A l’heure actuelle, la seule solution offerte aux praticiens est un retour aux dispositions du droit commun des contrats et plus précisément celles relatives aux vices du consentement.

Afin de vérifier si la banque n’avait pas caché à Monsieur G un élément essentiel de son engagement de caution, le conseil de Monsieur G a dû soulever un incident de procédure dans le but d’obtenir la communication forcée des fiches patrimoniales des cofidéjusseurs associés.

En effet, selon une jurisprudence constante et récente, la Cour de cassation admet la levée du secret bancaire lorsque deux conditions sont réunies.
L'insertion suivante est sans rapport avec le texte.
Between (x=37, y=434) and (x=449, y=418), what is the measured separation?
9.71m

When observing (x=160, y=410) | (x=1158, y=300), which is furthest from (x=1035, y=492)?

En premier lieu, la communication du document en question doit être indispensable à l’exercice du droit de la preuve des requérants pour rechercher une éventuelle responsabilité de la banque [1].

En second lieu, la communication doit être proportionnée aux intérêts antinomiques en présence [2].

Une fois le secret bancaire levé, la caution solvens aura la possibilité d’invoquer l’erreur sur les qualités essentielles de la prestation afin d’obtenir la nullité de son engagement si le patrimoine des cofidéjusseurs se révèle non proportionné au montant de l’emprunt.

Toutefois, d’une part, cela impliquera de démontrer le caractère déterminant de l’engagement des autres cofidéjusseurs [3].

D’autre part, en soulevant un incident de procédure dans le but d’invoquer par la suite un vice du consentement, le problème rencontré est l’aléa de la décision du juge qui peut décider de faire primer le secret bancaire en raison du manque de motivation des moyens soulevés lors de l’incident, particulièrement sur la démonstration du caractère déterminant de l’engagement des autres cofidéjusseurs qui reste toujours difficile à prouver, faute de pré constitution de la preuve.

En conclusion, même si la caution solvens bénéficie d’un recours subrogatoire contre ses cofidéjusseurs associés grâce à l’article 2310 du Code civil, ce recours apparaît actuellement sans garantie réelle quant à la surface patrimoniale des cofidéjusseurs.

Ainsi, il semble nécessaire de renforcer l’effectivité et la sécurité du recours de la caution solvens associée dans un contrat de société afin qu’elle ne se retrouve pas à devoir régler l’intégralité de la dette sur ses biens personnels, en dépit de l’existence d’un vice du cautionnement initial qui ne peut pas être prouvé en justice.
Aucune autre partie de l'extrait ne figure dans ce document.